REQUIREMENT: Copy the rows below word for word, from the very first line through the line containing "Wrap output in", inclusive.

-------- TASK INPUT

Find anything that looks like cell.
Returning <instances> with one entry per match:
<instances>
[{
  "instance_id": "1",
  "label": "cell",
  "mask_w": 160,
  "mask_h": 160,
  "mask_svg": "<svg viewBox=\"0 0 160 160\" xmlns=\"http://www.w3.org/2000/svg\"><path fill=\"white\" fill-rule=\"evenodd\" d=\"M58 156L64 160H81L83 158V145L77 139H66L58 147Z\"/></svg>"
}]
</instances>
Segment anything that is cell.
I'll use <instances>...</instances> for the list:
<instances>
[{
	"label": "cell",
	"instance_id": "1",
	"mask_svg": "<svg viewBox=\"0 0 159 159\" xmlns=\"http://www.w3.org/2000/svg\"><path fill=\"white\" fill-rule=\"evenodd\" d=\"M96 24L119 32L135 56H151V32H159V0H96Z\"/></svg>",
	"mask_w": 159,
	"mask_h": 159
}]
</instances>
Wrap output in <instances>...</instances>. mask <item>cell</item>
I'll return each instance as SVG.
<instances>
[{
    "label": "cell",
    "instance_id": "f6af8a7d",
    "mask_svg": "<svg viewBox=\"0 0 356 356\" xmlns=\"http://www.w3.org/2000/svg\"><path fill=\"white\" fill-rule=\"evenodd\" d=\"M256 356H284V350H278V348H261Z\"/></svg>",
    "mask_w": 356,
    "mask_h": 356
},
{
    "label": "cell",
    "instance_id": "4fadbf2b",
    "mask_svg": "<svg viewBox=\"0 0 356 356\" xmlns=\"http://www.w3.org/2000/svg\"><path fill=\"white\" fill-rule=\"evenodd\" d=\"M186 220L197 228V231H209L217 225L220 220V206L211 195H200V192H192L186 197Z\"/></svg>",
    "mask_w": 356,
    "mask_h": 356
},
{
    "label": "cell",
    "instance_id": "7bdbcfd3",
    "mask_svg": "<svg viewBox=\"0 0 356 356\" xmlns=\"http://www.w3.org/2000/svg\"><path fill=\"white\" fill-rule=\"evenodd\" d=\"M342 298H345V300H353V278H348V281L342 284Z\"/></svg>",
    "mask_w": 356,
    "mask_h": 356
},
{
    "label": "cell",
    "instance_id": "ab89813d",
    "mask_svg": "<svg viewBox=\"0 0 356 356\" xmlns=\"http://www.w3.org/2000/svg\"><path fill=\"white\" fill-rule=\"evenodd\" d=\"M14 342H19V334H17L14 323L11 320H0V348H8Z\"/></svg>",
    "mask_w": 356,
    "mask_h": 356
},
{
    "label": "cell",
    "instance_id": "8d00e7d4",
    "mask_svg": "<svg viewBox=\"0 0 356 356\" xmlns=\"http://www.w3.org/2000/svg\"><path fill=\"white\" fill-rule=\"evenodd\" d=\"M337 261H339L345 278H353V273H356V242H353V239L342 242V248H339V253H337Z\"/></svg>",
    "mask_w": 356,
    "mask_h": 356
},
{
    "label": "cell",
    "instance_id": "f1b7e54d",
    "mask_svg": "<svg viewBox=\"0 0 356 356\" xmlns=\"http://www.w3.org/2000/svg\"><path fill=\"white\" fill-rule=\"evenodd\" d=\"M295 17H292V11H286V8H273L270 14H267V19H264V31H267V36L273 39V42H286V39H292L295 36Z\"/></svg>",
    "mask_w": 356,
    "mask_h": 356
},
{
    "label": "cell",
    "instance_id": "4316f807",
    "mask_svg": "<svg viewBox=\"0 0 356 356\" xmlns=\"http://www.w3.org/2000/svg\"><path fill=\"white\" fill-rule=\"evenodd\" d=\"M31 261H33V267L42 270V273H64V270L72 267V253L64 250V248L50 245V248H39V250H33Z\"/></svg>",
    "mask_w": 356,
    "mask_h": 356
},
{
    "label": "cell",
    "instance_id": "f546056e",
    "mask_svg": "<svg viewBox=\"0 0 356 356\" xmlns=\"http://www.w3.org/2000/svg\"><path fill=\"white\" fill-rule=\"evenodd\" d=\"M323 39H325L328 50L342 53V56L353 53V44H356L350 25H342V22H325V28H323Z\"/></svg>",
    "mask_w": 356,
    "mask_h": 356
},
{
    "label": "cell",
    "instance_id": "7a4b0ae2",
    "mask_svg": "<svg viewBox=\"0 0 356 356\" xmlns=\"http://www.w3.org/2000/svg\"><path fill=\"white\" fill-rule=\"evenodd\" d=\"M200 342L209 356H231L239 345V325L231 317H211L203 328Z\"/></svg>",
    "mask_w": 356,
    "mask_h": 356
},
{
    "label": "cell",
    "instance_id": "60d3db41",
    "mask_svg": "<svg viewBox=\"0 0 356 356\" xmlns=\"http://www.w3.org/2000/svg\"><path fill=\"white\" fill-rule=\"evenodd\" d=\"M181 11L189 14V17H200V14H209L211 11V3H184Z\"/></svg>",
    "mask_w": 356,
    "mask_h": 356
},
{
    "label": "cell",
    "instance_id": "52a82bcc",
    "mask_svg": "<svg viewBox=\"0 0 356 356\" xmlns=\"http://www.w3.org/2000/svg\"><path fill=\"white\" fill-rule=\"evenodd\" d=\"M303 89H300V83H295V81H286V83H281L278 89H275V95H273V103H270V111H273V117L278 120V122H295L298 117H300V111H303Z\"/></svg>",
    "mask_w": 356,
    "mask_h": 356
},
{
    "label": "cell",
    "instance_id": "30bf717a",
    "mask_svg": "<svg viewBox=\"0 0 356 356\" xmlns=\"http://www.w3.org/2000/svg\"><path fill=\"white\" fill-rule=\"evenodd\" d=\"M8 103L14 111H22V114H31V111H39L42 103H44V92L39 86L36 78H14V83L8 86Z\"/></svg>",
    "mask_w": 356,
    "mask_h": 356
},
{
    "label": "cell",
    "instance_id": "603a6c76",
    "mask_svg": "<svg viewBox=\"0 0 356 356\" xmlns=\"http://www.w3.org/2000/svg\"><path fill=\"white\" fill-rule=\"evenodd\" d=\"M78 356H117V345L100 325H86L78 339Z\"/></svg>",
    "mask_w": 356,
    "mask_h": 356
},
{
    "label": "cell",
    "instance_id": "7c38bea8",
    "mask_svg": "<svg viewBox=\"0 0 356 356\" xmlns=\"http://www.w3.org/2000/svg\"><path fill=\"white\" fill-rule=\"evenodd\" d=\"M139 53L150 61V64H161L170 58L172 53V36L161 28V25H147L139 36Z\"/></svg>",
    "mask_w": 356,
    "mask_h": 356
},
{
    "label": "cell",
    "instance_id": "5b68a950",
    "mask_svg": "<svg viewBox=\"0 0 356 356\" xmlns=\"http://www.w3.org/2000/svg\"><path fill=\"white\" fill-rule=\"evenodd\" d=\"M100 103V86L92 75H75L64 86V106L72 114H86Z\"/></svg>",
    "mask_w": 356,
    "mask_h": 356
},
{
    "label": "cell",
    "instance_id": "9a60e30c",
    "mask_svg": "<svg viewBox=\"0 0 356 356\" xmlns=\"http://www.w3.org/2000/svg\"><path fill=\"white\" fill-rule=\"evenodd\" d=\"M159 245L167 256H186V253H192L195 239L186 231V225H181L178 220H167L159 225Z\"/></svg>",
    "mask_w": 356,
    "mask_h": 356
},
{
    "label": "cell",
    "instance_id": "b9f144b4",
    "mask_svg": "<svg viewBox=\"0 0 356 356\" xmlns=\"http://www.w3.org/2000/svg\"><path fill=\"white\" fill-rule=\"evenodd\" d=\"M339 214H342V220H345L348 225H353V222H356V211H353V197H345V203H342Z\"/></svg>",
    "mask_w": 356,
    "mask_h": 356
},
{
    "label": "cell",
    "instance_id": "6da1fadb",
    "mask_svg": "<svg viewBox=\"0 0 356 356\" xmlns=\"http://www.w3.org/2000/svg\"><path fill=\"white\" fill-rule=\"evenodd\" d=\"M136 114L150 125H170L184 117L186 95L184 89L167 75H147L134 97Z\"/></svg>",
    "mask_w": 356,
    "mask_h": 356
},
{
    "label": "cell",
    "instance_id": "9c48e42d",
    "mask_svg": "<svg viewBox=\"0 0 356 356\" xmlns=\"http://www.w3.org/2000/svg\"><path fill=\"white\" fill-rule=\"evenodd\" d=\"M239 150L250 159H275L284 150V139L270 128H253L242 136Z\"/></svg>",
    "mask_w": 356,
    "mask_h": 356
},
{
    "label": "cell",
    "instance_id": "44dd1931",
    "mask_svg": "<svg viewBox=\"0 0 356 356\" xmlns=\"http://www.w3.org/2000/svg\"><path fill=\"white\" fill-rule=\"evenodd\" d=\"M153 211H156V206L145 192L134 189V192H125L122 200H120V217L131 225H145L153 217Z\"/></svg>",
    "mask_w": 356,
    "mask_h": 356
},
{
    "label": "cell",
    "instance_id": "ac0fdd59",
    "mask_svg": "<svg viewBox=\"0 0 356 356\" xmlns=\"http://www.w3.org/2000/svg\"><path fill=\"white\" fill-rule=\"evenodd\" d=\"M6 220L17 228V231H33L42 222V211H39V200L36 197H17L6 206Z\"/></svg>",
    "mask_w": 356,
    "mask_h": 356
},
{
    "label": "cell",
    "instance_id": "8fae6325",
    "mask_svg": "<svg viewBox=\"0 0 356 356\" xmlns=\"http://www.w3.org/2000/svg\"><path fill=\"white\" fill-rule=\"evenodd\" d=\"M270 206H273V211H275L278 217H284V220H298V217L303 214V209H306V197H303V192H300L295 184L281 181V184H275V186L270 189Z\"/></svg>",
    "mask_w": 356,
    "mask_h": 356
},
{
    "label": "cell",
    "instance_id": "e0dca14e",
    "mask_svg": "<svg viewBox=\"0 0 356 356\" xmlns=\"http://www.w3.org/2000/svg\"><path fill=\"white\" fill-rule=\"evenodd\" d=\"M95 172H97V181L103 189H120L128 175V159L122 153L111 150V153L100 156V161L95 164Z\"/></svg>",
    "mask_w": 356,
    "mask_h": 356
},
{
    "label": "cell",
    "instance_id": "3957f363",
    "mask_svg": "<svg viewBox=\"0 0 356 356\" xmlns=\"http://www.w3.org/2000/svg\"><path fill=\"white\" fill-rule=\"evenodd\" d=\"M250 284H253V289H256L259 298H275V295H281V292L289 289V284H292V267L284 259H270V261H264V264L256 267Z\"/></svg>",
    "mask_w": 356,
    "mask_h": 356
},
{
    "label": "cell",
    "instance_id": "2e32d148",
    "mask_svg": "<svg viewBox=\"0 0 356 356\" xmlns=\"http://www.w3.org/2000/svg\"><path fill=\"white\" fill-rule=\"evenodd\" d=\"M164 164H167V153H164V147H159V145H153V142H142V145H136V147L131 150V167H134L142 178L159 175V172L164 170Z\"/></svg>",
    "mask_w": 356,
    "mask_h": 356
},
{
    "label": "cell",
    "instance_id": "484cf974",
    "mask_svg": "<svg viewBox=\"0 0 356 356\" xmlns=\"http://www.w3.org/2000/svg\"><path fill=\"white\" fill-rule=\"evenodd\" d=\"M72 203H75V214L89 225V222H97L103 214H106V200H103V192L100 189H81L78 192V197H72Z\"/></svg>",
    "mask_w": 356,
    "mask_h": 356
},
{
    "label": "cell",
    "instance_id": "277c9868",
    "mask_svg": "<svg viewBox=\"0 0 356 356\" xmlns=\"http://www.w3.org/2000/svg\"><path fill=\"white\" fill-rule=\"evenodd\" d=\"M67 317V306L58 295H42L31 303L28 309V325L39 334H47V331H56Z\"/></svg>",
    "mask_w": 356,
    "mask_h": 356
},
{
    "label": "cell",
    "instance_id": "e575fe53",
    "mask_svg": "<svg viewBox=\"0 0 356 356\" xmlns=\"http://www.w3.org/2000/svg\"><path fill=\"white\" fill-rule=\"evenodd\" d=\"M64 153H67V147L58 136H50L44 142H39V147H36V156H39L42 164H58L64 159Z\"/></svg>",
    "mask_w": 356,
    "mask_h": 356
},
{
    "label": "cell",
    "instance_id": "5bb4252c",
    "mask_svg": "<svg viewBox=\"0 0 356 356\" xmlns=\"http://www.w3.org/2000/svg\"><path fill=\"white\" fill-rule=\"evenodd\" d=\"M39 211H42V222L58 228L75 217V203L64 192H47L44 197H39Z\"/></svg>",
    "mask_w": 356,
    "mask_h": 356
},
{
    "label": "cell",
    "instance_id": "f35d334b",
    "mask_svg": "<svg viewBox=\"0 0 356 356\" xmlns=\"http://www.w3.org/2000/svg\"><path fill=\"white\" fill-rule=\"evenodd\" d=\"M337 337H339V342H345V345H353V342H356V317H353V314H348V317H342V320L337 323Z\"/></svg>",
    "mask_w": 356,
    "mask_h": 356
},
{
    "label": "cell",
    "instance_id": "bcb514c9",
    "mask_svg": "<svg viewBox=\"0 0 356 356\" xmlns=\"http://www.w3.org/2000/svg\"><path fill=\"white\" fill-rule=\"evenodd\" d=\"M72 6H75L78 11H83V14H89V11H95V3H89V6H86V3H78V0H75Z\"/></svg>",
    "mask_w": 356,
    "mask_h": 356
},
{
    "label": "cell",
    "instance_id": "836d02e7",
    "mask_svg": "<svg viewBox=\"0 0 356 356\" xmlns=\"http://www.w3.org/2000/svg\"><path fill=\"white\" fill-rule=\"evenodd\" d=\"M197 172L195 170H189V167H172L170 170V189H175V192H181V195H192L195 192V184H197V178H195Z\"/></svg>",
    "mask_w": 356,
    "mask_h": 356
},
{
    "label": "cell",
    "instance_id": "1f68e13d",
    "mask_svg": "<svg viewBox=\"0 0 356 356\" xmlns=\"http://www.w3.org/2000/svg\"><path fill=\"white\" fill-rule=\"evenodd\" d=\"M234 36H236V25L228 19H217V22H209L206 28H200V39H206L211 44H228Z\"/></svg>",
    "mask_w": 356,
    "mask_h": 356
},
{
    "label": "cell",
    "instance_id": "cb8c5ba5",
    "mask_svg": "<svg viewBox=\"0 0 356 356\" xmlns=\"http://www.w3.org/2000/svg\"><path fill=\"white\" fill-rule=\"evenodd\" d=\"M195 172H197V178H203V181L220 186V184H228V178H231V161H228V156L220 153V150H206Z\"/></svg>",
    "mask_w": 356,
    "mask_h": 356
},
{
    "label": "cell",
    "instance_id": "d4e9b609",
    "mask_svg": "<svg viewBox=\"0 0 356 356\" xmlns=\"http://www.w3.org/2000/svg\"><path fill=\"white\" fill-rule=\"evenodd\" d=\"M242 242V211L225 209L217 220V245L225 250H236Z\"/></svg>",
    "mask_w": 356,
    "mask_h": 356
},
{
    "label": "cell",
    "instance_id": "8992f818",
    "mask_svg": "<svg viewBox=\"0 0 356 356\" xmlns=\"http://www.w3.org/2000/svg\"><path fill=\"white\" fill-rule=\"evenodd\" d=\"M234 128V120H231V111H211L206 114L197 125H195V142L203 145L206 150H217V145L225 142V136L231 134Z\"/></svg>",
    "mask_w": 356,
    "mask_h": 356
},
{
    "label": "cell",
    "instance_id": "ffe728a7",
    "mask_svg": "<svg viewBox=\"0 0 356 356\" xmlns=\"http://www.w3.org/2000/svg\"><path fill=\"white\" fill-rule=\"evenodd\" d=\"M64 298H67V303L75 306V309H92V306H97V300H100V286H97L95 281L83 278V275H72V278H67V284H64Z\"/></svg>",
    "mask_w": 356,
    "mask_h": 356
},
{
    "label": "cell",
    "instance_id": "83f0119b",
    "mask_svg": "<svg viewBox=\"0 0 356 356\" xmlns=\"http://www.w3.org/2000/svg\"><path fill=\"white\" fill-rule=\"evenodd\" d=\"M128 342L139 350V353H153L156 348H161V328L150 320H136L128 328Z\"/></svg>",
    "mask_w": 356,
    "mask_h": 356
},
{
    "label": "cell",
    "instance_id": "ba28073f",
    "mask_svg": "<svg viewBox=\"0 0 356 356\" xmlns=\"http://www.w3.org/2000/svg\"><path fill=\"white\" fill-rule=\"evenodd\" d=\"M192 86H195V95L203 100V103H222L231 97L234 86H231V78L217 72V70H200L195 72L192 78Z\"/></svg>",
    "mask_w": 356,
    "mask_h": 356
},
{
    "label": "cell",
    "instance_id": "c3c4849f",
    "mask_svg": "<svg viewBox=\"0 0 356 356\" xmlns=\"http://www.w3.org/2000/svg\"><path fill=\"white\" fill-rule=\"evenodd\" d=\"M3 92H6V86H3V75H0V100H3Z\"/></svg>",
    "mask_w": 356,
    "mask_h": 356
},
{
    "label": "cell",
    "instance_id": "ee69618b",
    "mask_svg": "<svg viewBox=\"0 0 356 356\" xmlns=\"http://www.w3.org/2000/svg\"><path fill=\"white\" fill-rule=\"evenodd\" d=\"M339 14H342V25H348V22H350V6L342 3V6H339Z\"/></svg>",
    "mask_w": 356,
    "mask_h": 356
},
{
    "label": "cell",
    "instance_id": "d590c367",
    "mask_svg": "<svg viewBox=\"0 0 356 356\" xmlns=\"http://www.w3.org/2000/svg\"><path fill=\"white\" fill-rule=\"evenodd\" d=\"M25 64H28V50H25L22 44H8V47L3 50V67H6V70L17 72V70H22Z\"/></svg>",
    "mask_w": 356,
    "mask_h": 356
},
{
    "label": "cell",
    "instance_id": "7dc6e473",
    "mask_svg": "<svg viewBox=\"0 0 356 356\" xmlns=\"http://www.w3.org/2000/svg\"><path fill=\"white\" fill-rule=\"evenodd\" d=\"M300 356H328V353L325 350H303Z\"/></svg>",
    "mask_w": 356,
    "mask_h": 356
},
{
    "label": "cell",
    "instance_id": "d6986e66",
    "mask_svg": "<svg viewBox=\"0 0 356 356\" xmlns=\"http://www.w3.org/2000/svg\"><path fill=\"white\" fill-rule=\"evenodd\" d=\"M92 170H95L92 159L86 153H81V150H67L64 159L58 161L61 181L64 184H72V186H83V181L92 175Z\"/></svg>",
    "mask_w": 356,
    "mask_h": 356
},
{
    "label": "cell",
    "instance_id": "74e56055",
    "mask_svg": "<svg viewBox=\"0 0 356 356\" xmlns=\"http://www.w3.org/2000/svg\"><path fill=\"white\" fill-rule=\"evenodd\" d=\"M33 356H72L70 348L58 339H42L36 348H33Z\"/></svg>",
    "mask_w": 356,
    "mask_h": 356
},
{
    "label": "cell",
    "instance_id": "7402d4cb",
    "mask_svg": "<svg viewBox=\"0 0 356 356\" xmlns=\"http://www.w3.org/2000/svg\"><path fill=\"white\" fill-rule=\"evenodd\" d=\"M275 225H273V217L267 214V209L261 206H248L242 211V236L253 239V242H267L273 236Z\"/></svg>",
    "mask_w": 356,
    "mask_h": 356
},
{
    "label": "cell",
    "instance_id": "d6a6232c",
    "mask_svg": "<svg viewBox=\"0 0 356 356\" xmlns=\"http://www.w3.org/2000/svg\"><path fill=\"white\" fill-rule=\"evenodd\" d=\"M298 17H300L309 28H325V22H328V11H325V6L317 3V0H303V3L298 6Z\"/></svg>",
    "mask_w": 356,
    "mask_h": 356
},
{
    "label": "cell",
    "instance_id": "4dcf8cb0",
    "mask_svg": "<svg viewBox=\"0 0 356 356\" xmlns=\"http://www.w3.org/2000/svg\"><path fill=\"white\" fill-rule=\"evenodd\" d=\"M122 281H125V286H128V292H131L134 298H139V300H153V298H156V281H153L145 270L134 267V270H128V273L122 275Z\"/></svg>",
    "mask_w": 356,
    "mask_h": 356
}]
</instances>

----------------

REPLY:
Find anything that looks like cell.
Returning <instances> with one entry per match:
<instances>
[{
  "instance_id": "1",
  "label": "cell",
  "mask_w": 160,
  "mask_h": 160,
  "mask_svg": "<svg viewBox=\"0 0 160 160\" xmlns=\"http://www.w3.org/2000/svg\"><path fill=\"white\" fill-rule=\"evenodd\" d=\"M58 156L64 160H81L83 158V145L77 139H66L58 147Z\"/></svg>"
}]
</instances>
Segment anything that is cell.
I'll use <instances>...</instances> for the list:
<instances>
[{
	"label": "cell",
	"instance_id": "1",
	"mask_svg": "<svg viewBox=\"0 0 159 159\" xmlns=\"http://www.w3.org/2000/svg\"><path fill=\"white\" fill-rule=\"evenodd\" d=\"M96 24L119 32L135 56H151V32H159V0H96Z\"/></svg>",
	"mask_w": 159,
	"mask_h": 159
}]
</instances>
Wrap output in <instances>...</instances>. mask <item>cell</item>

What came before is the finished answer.